Michel au sommet européen : "Le dialogue sur l'élargissement doit se poursuivre "

Le Premier ministre Charles Michel (photo), qui prendra la tête du Conseil européen en décembre, a plaidé ce vendredi pour une poursuite à l'avenir du dialogue sur la question de l'élargissement de l’Union européenne. La veille, les 28 ne sont pas parvenus à s'accorder sur l'ouverture de négociations d'adhésion avec la Macédoine du Nord et l'Albanie. Le Conseil européen a par contre validé jeudi le nouvel accord de divorce entre le Royaume-Uni et l’Union européenne, dégagé le matin-même par les négociateurs des deux camps avant le début du sommet à Bruxelles.

La France, à la pointe des quelques pays récalcitrants à l’élargissement, réclame une révision du processus d'adhésion avant d'ouvrir des discussions avec Skopje et Tirana. "Après un débat intense, nous avons constaté hier soir qu'il n'était pas possible de trouver une unanimité. Nous devons continuer à dialoguer", a estimé Charles Michel, à son arrivée au deuxième jour d'un sommet à Bruxelles.

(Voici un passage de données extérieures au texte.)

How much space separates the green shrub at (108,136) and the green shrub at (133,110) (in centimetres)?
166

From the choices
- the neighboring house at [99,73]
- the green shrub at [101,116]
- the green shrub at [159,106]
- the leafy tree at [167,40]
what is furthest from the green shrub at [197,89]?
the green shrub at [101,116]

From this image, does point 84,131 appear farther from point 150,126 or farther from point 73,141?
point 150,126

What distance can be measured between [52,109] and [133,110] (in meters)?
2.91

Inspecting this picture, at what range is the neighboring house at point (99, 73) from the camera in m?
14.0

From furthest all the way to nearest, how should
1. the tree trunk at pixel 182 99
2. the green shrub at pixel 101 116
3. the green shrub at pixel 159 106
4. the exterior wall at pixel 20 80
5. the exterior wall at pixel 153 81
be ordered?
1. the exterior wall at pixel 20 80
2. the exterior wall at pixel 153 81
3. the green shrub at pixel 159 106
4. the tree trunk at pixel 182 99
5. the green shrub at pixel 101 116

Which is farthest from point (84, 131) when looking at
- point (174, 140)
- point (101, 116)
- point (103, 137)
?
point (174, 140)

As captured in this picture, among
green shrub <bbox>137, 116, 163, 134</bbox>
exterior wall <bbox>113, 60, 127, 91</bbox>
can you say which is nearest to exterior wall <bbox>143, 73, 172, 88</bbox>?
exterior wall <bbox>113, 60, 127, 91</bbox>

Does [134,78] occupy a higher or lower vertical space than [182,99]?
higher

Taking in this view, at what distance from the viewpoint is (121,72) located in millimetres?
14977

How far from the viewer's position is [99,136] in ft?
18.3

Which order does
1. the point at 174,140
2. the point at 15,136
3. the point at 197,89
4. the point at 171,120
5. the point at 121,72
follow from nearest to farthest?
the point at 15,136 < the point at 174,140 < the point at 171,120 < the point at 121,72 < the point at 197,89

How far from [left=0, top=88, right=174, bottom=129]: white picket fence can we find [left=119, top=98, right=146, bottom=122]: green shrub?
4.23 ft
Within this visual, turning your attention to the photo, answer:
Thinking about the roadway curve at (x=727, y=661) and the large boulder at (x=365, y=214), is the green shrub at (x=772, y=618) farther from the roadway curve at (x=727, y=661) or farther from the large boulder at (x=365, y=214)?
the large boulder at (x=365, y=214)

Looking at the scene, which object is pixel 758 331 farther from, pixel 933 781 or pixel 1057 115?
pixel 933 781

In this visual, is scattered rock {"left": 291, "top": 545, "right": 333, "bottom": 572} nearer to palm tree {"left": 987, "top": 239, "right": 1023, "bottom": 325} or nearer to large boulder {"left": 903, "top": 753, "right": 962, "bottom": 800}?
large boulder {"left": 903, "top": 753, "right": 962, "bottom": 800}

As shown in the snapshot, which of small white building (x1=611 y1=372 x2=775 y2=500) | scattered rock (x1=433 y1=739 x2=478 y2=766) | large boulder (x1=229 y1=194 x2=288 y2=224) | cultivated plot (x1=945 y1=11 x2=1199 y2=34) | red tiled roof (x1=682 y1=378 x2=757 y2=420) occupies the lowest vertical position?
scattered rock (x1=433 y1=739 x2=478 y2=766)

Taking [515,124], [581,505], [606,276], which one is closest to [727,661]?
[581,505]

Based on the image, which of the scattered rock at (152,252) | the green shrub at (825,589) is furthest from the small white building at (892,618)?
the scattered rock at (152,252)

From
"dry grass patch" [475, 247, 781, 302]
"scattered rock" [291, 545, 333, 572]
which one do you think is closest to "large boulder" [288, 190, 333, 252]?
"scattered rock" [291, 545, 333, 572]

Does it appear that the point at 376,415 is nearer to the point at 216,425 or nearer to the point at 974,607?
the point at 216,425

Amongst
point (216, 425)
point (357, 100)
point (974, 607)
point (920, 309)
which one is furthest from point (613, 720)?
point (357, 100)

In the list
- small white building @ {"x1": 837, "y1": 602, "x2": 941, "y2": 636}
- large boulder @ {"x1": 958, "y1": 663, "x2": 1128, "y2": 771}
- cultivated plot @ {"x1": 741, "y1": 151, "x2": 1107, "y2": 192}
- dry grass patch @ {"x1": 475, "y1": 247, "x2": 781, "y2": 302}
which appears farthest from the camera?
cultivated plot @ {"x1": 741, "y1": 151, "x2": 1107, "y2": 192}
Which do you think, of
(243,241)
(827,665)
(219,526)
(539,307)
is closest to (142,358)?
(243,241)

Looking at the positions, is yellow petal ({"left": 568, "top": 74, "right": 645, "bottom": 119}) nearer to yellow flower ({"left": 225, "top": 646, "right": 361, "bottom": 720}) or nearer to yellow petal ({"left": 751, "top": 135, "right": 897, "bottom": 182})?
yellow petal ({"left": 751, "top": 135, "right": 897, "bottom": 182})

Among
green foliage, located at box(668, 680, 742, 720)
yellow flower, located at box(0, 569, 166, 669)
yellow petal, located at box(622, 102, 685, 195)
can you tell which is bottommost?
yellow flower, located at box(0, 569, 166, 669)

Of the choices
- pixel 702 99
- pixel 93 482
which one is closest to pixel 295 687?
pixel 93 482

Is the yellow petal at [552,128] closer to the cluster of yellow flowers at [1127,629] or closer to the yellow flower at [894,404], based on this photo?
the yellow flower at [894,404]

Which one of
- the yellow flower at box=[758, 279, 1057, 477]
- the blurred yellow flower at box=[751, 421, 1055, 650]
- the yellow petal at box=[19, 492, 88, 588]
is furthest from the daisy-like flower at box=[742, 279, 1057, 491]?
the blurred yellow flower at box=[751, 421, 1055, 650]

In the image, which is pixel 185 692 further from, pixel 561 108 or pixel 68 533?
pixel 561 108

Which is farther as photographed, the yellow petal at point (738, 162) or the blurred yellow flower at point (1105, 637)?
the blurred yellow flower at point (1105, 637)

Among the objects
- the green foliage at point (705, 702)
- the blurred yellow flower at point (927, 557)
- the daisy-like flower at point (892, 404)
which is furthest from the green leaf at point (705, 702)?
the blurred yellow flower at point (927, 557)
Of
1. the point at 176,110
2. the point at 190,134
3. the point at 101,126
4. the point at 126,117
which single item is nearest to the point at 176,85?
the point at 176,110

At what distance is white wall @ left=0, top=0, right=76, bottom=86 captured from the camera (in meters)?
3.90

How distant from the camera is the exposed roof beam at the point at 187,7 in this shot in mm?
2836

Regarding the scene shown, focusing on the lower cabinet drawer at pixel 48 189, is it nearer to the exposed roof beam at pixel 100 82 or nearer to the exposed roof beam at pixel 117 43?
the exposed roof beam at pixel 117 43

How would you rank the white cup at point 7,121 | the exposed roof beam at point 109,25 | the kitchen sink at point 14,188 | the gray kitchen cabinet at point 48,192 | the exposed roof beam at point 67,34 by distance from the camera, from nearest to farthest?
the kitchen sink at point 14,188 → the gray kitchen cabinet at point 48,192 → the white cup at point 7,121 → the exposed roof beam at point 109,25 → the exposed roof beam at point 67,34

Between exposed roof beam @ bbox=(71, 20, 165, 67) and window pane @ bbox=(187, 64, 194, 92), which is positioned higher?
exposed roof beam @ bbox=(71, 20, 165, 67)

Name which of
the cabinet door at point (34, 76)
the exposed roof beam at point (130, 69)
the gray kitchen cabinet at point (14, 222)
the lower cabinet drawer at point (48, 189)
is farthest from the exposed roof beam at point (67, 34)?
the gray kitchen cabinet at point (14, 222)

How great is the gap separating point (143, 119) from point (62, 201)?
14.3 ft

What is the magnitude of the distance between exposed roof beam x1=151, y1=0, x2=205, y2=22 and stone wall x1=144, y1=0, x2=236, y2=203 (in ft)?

"Le dossier va désormais être transmis au Conseil de l'UE, nous allons voir comment cela évoluera", a ajouté le Premier ministre sortant, tout en rappelant l'importance stratégique des Balkans occidentaux pour l'Union européenne. "De nombreux autres acteurs" tentent de jouer un rôle dans cette région, a d'ailleurs mis en garde Michel.

Un avertissement similaire avait été exprimé, plus explicitement, par le Premier ministre bulgare, Boyko Borissov, dès la veille. Si l'Europe se détourne des Balkans, des Etats comme la Russie, la Chine et la Turquie en profiteront, avait-il lancé. Outre la France, les Pays-Bas et le Danemark auraient exprimé des réserves lors du débat sur l'élargissement jeudi soir.

Charles Michel n'a pour sa part pas pu jouer de rôle actif dans la discussion. "Compte tenu des affaires courantes et de l'absence de majorité parlementaire", la Belgique pouvait en effet uniquement se joindre à un éventuel consensus, a-t-il précisé. En tant que futur président du Conseil, le libéral n'a par ailleurs pas souhaité donner son opinion personnelle sur la question, soulignant l'importance de se montrer neutre dans sa prochaine fonction, afin de pouvoir jouer un rôle de "conciliateur".

Les chefs d'Etat et de gouvernement des 27 (l'UE des 28, sans le Royaume-Uni) ont abordé ce vendredi non seulement l’accord de Brexit révisé et l’élargissement de l’Union aux pays des Balkans, mais aussi le budget 2021-2027, l’attaque turque dans le nord de la Syrie, ainsi que la politique européenne en matière de climat.